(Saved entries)
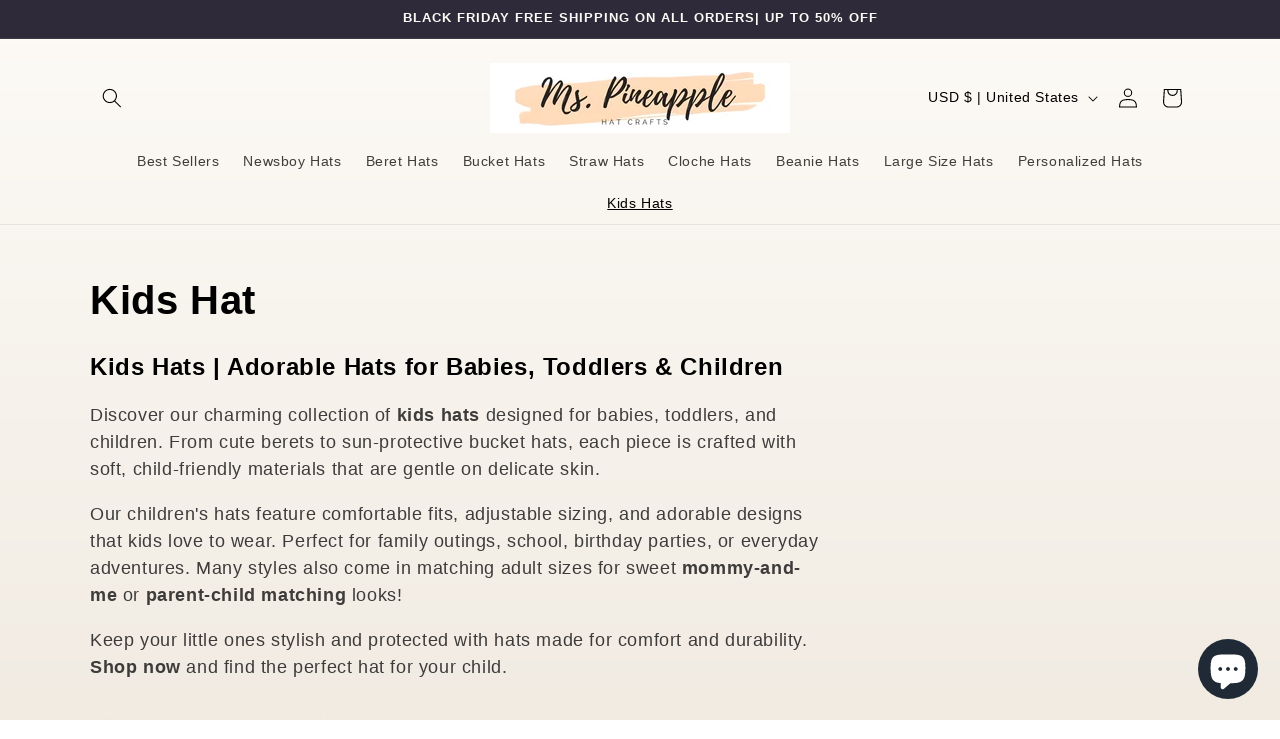

--- FILE ---
content_type: application/javascript
request_url: https://cdn.simprosysapps.com/review-app/assets/js/tv/146379768061-prorw.min.js?v-1758283520
body_size: 417
content:
window.prorwTV = '{"page_width_class":"page-width","page_width_id":"","custom_css":":root {--prorw-main-bg:var(--gradient-background,inherit); --prorw-link:rgba(var(--color-link),var(--alpha-link)); --prorw-main-title-bg:rgba(var(--color-foreground),.08)); --prorw-main-title-txt:rgba(var(--color-foreground), 0.75); --prorw-tab-txt:rgba(var(--color-foreground), .60); --prorw-tab-bg:transparent; --prorw-active-tab-txt:rgba(var(--color-foreground),.75); --prorw-active-tab-border-bottom:rgba(var(--color-foreground),.75); --prorw-tab-review-count-bg:rgba(var(--color-foreground),.08); --prorw-based-on-review-txt:var(--gradient-background,inherit); --prorw-based-on-review-bg:transparent; --prorw-average-rating-color:rgba(var(--color-foreground),.78); --prorw-rating-icon:var(--color-foreground,#121212); --prorw-sort-by-bg:var(--gradient-background,inherit); --prorw-sort-by-txt:var(--color-foreground,inherit); --prorw-sort-by-border-radius:var(--inputs-radius,4px); --prorw-sort-by-line-height:calc(1 + .6 \/ var(--font-body-scale)); --prorw-review-header-rating-light:rgba(var(--color-foreground),.08); --prorw-review-header-rating-dark:rgb(var(--color-foreground)); --prorw-review-header-rating-no:inherit; --prorw-review-header-rating-star:rgb(var(--color-foreground)) !important; --prorw-main-widget-border:rgba(var(--color-foreground),.08)); --prorw-primary-btn-bg:rgba(var(--color-button), var(--alpha-button-background)); --prorw-primary-btn-txt:rgb(var(--color-button-text)); --prorw-primary-btn-radius:var(--buttons-radius); --prorw-primary-btn-border-color:rgba(var(--color-button), var(--alpha-button-background)); --prorw-secondary-btn-bg:rgba(var(--color-button), var(--alpha-button-background)); --prorw-secondary-btn-txt:rgb(var(--color-button-text)); --prorw-secondary-btn-radius:var(--buttons-radius); --prorw-secondary-btn-border-color:rgba(var(--color-button), var(--alpha-button-background)); --prorw-input-txt:var(--color-foreground,inherit); --prorw-input-placeholder:rgba(var(--color-foreground),.78); --prorw-input-bg:var(--gradient-background,inherit); --prorw-input-border-radius:var(--inputs-radius-outset,4px); --prorw-input-font-weight:var(--font-body-weight); --prorw-input-focus-border-radius:var(--inputs-radius-outset,4px); --prorw-input-focus-box-shadow:0 0 0 calc(.0rem + var(--inputs-border-width)) rgba(var(--color-foreground)); --prorw-review-question-title:var(--color-foreground,inherit); --prorw-review-question-description:var(--color-foreground,inherit); --prorw-review-question-author:var(--color-foreground,inherit); --prorw-review-question-created-date:var(--color-foreground,inherit); --prorw-review-question-ans:rgba(var(--color-foreground),.08); --prorw-review-question-ans-txt-color:var(--color-foreground,inherit); --prorw-icon:var(--color-foreground,inherit); --prorw-tooltip-bg:rgba(var(--color-foreground)); --prorw-tooltip-txt:var(--gradient-background,inherit); --prorw-tooltip-arrow:rgb(var(--color-foreground)); --prorw-divider:rgba(var(--color-foreground),.08); --prorw-upload-icon-bg:rgba(var(--color-foreground), .08); --prorw-upload-icon-color:rgb(var(--color-foreground)); --prorw-upload-icon-hover-bg:rgba(var(--color-foreground), .07); --prorw-upload-icon-hover-color:var(--color-foreground,inherit); --prorw-upload-icon-hover-border:rgba(var(--color-foreground), .08); --prorw-pagignation-active-no:rgba(var(--color-foreground), .60); --prorw-pagignation-no:rgb(var(--color-foreground)); --prorw-review-popup-backdrop:rgba(var(--color-foreground), .2); --prorw-review-popup-bg:rgb(var(--color-background)); --prorw-review-popup-txt:rgb(var(--color-foreground)); --prorw-drawer-notification-bg:rgb(var(--color-background), .75); --prorw-reviewbox-divider:rgba(var(--color-foreground),.20); --prorw-drawer-btn-icon:var(--color-foreground,#fff); --prorw-drawer-notification-review-title:rgb(var(--color-foreground)); --prorw-drawer-notification-review-description:rgb(var(--color-foreground)); --prorw-verify-badge-bg:var(--gradient-background,inherit); --prorw-verify-badge-border:rgba(var(--color-foreground),.5); --prorw-verify-badge-icons:rgb(var(--color-foreground)); --prorw-verify-badge-right-border:rgba(var(--color-foreground),.5); --prorw-verify-badge-icon-bg:rgb(var(--color-background)); }","drawer_css":":root {--prorw-drawer-notification-bg: rgb(var(--color-background), .75); --prorw-drawer-btn-icon: var(--color-foreground,#fff); --prorw-drawer-notification-review-title: rgb(var(--color-foreground)); --prorw-drawer-notification-review-description: rgb(var(--color-foreground)); }"}'; function callProrwTV(){try{let r=JSON.parse(window.prorwTV),c=r.page_width_class||"",a=r.custom_css||"",d=r.drawer_css||"";if(""!=c)document.querySelectorAll(".prorw-revi-widg").forEach((function(e){e.classList.add(c)}));if(""!=a){var e=document.createElement("style");e.id="callProrwTV",e.type="text/css",e.innerHTML=a,document.head.appendChild(e)}if(""!=d){var t=document.createElement("style");t.id="callProrwDTV",t.type="text/css",t.innerHTML=d,document.head.appendChild(t)}}catch(e){}} callProrwTV();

- What to produce:
Pictures do not belong in the copy. Output all of the records exactly.

- Answer box:
--- FILE ---
content_type: application/javascript
request_url: https://cdn.simprosysapps.com/review-app/assets/js/tv/146379768061-prorw.min.js?v-1758283520
body_size: 417
content:
window.prorwTV = '{"page_width_class":"page-width","page_width_id":"","custom_css":":root {--prorw-main-bg:var(--gradient-background,inherit); --prorw-link:rgba(var(--color-link),var(--alpha-link)); --prorw-main-title-bg:rgba(var(--color-foreground),.08)); --prorw-main-title-txt:rgba(var(--color-foreground), 0.75); --prorw-tab-txt:rgba(var(--color-foreground), .60); --prorw-tab-bg:transparent; --prorw-active-tab-txt:rgba(var(--color-foreground),.75); --prorw-active-tab-border-bottom:rgba(var(--color-foreground),.75); --prorw-tab-review-count-bg:rgba(var(--color-foreground),.08); --prorw-based-on-review-txt:var(--gradient-background,inherit); --prorw-based-on-review-bg:transparent; --prorw-average-rating-color:rgba(var(--color-foreground),.78); --prorw-rating-icon:var(--color-foreground,#121212); --prorw-sort-by-bg:var(--gradient-background,inherit); --prorw-sort-by-txt:var(--color-foreground,inherit); --prorw-sort-by-border-radius:var(--inputs-radius,4px); --prorw-sort-by-line-height:calc(1 + .6 \/ var(--font-body-scale)); --prorw-review-header-rating-light:rgba(var(--color-foreground),.08); --prorw-review-header-rating-dark:rgb(var(--color-foreground)); --prorw-review-header-rating-no:inherit; --prorw-review-header-rating-star:rgb(var(--color-foreground)) !important; --prorw-main-widget-border:rgba(var(--color-foreground),.08)); --prorw-primary-btn-bg:rgba(var(--color-button), var(--alpha-button-background)); --prorw-primary-btn-txt:rgb(var(--color-button-text)); --prorw-primary-btn-radius:var(--buttons-radius); --prorw-primary-btn-border-color:rgba(var(--color-button), var(--alpha-button-background)); --prorw-secondary-btn-bg:rgba(var(--color-button), var(--alpha-button-background)); --prorw-secondary-btn-txt:rgb(var(--color-button-text)); --prorw-secondary-btn-radius:var(--buttons-radius); --prorw-secondary-btn-border-color:rgba(var(--color-button), var(--alpha-button-background)); --prorw-input-txt:var(--color-foreground,inherit); --prorw-input-placeholder:rgba(var(--color-foreground),.78); --prorw-input-bg:var(--gradient-background,inherit); --prorw-input-border-radius:var(--inputs-radius-outset,4px); --prorw-input-font-weight:var(--font-body-weight); --prorw-input-focus-border-radius:var(--inputs-radius-outset,4px); --prorw-input-focus-box-shadow:0 0 0 calc(.0rem + var(--inputs-border-width)) rgba(var(--color-foreground)); --prorw-review-question-title:var(--color-foreground,inherit); --prorw-review-question-description:var(--color-foreground,inherit); --prorw-review-question-author:var(--color-foreground,inherit); --prorw-review-question-created-date:var(--color-foreground,inherit); --prorw-review-question-ans:rgba(var(--color-foreground),.08); --prorw-review-question-ans-txt-color:var(--color-foreground,inherit); --prorw-icon:var(--color-foreground,inherit); --prorw-tooltip-bg:rgba(var(--color-foreground)); --prorw-tooltip-txt:var(--gradient-background,inherit); --prorw-tooltip-arrow:rgb(var(--color-foreground)); --prorw-divider:rgba(var(--color-foreground),.08); --prorw-upload-icon-bg:rgba(var(--color-foreground), .08); --prorw-upload-icon-color:rgb(var(--color-foreground)); --prorw-upload-icon-hover-bg:rgba(var(--color-foreground), .07); --prorw-upload-icon-hover-color:var(--color-foreground,inherit); --prorw-upload-icon-hover-border:rgba(var(--color-foreground), .08); --prorw-pagignation-active-no:rgba(var(--color-foreground), .60); --prorw-pagignation-no:rgb(var(--color-foreground)); --prorw-review-popup-backdrop:rgba(var(--color-foreground), .2); --prorw-review-popup-bg:rgb(var(--color-background)); --prorw-review-popup-txt:rgb(var(--color-foreground)); --prorw-drawer-notification-bg:rgb(var(--color-background), .75); --prorw-reviewbox-divider:rgba(var(--color-foreground),.20); --prorw-drawer-btn-icon:var(--color-foreground,#fff); --prorw-drawer-notification-review-title:rgb(var(--color-foreground)); --prorw-drawer-notification-review-description:rgb(var(--color-foreground)); --prorw-verify-badge-bg:var(--gradient-background,inherit); --prorw-verify-badge-border:rgba(var(--color-foreground),.5); --prorw-verify-badge-icons:rgb(var(--color-foreground)); --prorw-verify-badge-right-border:rgba(var(--color-foreground),.5); --prorw-verify-badge-icon-bg:rgb(var(--color-background)); }","drawer_css":":root {--prorw-drawer-notification-bg: rgb(var(--color-background), .75); --prorw-drawer-btn-icon: var(--color-foreground,#fff); --prorw-drawer-notification-review-title: rgb(var(--color-foreground)); --prorw-drawer-notification-review-description: rgb(var(--color-foreground)); }"}'; function callProrwTV(){try{let r=JSON.parse(window.prorwTV),c=r.page_width_class||"",a=r.custom_css||"",d=r.drawer_css||"";if(""!=c)document.querySelectorAll(".prorw-revi-widg").forEach((function(e){e.classList.add(c)}));if(""!=a){var e=document.createElement("style");e.id="callProrwTV",e.type="text/css",e.innerHTML=a,document.head.appendChild(e)}if(""!=d){var t=document.createElement("style");t.id="callProrwDTV",t.type="text/css",t.innerHTML=d,document.head.appendChild(t)}}catch(e){}} callProrwTV();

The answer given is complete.